There's nothing to be too concerned about at uranium miner Cameco Corp (NYSE:CCJ) right now. It's still the best pure-play uranium miner around and remains a very conservatively run company. But you need to keep an eye on its contracts. They are helping the miner immensely today, but as the long uranium downturn drags on they inch closer and closer to being a potentially big problem.
A solid foundation
Let's be clear: I'm not worried about Cameco suddenly turning into a financial train wreck. It's got a solid foundation that includes debt at around 20% of the company's capital structure. That's a very low level, especially in an industry that's as capital-intensive as mining. And its current ratio, a measure of how well it can cover its near-term bills, is robust at nearly six -- a current ratio over one is considered pretty good.
So you shouldn't be too concerned about Cameco today -- it's built to withstand some hard times. But these facts don't mean you have nothing to worry about at all, because the hard times are here. In fact, the deep downturn in the uranium market pushed the company's bottom line into the red in 2016 as it's adjusted its business to deal with the difficult market. That was the first time the company had lost money in a decade, and another full-year loss in 2017 is highly probable.
What worries me is the uranium miner's contracts. Cameco is a conservatively run company, and that includes a heavy reliance on long-term contracts. These contracts limit upside potential, but also help protect it from market weakness. And that's a big deal. In 2016, while uranium prices were hitting 12-year lows, Cameco's average realized price for uranium was a massive 60% higher than the average spot price for the year.

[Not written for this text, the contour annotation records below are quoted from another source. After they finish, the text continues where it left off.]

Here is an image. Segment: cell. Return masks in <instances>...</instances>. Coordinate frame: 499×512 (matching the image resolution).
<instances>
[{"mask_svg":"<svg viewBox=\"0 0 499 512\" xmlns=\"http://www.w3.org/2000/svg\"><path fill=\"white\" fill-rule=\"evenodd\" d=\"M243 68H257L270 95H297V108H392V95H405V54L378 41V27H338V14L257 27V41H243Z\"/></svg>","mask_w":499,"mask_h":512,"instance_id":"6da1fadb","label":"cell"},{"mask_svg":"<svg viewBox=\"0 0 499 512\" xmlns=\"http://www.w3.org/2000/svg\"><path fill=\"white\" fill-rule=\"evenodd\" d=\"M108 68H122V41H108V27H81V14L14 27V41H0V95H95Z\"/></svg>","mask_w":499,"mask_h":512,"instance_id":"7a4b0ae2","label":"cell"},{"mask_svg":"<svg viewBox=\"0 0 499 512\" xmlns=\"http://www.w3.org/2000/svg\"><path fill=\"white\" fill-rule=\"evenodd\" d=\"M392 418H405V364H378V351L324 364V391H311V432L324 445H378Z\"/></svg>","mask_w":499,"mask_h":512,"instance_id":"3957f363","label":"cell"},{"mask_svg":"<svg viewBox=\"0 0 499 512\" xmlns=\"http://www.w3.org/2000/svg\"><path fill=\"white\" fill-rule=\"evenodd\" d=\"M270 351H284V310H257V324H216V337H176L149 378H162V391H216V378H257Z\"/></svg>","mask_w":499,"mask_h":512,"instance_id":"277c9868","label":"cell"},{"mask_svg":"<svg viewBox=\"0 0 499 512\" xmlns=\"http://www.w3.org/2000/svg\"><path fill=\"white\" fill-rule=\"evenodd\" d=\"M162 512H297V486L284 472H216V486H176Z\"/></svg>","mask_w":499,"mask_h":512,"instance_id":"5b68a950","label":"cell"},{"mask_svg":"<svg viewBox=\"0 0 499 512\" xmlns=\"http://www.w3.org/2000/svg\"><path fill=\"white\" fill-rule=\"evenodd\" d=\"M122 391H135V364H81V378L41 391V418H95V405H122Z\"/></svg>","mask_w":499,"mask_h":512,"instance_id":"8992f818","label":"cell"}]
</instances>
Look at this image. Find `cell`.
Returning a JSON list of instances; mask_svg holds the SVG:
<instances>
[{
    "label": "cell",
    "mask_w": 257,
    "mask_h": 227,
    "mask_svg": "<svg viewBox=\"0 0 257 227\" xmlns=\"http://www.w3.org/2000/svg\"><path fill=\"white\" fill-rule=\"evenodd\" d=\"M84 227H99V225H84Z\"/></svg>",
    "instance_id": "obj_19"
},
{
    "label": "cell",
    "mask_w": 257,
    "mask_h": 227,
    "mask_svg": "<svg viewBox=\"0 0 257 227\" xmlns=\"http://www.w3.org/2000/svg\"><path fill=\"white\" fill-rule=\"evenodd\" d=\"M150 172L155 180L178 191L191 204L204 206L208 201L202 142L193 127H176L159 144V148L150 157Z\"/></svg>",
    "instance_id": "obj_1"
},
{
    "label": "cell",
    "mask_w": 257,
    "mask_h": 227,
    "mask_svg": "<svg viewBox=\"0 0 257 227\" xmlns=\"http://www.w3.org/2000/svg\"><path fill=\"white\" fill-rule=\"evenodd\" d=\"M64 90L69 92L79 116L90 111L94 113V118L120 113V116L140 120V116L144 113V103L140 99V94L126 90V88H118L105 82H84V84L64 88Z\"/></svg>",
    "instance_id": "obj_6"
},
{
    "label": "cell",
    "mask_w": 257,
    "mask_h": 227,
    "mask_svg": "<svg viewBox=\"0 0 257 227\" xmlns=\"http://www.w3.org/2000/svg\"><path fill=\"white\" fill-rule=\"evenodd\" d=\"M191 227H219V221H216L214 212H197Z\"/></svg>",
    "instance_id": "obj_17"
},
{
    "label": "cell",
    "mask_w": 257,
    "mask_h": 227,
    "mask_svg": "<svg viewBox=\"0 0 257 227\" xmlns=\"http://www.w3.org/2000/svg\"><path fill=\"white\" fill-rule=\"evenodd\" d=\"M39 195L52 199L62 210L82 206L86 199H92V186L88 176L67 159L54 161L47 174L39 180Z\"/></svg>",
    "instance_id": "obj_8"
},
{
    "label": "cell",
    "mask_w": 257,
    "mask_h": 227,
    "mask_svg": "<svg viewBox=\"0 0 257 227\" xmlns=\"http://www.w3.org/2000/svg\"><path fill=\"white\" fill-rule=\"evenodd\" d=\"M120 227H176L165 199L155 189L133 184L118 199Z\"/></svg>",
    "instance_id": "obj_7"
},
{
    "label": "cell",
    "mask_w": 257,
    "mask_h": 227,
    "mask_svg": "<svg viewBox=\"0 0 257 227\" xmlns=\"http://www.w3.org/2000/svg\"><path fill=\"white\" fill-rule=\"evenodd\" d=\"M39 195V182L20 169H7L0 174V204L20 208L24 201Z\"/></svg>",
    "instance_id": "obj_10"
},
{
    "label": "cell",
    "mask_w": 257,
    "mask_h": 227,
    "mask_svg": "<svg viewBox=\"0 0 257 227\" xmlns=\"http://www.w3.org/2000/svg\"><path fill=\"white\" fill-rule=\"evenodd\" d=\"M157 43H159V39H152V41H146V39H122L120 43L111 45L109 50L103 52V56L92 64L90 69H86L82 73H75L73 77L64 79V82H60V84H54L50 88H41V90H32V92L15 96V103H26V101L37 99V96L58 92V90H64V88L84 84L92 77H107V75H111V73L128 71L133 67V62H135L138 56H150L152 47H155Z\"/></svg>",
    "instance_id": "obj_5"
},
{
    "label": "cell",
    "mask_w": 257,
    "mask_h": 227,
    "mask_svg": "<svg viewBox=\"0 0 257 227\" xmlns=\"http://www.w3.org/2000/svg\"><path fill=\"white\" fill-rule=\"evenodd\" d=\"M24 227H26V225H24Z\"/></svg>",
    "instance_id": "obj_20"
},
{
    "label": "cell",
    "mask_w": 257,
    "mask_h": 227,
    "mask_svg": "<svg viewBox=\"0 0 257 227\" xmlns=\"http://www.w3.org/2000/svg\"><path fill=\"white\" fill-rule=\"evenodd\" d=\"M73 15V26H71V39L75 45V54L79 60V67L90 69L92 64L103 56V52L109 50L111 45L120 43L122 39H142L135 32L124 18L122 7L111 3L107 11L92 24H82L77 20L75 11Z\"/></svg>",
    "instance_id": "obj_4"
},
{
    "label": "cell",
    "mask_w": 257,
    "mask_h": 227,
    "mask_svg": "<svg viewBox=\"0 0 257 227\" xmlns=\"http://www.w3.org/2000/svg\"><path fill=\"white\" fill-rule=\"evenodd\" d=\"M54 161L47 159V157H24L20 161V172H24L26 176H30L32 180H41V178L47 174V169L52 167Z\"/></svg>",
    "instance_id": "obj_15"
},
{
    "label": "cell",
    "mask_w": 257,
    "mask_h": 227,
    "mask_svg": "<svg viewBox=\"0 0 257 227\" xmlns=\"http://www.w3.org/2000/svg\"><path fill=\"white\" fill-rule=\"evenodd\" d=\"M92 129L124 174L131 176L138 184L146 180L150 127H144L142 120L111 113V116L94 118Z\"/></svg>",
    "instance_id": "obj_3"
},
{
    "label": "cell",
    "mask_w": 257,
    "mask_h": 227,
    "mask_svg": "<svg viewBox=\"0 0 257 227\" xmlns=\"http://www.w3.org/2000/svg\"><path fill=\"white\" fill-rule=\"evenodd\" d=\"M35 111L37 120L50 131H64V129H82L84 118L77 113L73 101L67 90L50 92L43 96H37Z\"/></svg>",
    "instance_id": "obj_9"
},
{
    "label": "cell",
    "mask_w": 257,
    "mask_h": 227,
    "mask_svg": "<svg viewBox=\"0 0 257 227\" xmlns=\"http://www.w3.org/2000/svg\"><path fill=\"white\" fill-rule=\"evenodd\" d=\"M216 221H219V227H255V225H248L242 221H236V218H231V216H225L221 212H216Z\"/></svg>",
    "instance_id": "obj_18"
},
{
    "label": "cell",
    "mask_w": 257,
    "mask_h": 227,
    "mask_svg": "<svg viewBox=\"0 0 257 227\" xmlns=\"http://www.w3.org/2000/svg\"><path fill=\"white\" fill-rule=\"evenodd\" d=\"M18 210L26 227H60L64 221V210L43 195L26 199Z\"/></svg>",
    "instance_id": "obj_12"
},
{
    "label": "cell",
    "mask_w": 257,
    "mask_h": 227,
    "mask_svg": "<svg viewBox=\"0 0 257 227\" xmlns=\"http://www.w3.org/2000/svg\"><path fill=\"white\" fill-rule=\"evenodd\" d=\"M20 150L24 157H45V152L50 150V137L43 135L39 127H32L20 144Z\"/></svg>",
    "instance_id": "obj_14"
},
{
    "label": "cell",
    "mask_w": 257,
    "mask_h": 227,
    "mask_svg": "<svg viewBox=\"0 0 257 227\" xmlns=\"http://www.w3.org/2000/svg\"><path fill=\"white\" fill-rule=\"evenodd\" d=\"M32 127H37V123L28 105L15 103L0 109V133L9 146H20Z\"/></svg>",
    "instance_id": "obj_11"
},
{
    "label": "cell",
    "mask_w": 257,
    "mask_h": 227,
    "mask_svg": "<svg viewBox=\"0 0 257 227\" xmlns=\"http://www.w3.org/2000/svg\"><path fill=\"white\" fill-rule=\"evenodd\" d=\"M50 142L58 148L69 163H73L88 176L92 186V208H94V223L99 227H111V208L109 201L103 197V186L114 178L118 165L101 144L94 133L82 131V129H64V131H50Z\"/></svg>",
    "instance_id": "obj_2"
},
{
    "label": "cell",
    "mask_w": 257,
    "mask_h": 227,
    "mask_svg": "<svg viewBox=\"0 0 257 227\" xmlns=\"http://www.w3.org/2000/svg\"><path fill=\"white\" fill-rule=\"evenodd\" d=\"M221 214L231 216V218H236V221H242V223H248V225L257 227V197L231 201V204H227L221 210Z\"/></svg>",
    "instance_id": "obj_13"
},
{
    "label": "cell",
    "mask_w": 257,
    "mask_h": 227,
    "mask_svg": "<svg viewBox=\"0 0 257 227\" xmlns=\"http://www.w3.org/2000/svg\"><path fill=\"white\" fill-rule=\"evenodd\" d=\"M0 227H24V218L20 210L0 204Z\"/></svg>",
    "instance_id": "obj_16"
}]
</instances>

That's the good news, and shows just how important its contracts are to its results. The bad news, and what I'm increasingly keeping an eye on, is the fact that the miner's contracts won't last forever. Late last year, Cameco highlighted its contract protection and estimated that it's well covered until 2021. That's a long time away to be sure, but the uranium downturn continues to lumber along with no end in sight. So it might not be as long as it appears.
Cameco expects contracting activity to pick up over the next few years. However, with spot prices low, power companies have been reluctant to ink new deals. After all, if you can get better prices just buying on the open market, why sign a contract that might lock you into higher prices?
The obvious problem here is time. If contracting activity doesn't pick up before Cameco's current contracts run out, the miner will have a material problem on its hands.
Don't get scared, but don't ignore this issue
Financially speaking Cameco is doing an excellent job of managing through a deep and long industry downturn. I believe it is the best option around if you are looking for exposure to the uranium industry; however, the miner's contract book is an important aspect of that, and there's a clock ticking on how long its contracts last. It's not something to worry about too much today, but as the downturn drags on it will get more and more important. Which means you should start watching the issue now so you aren't surprised later.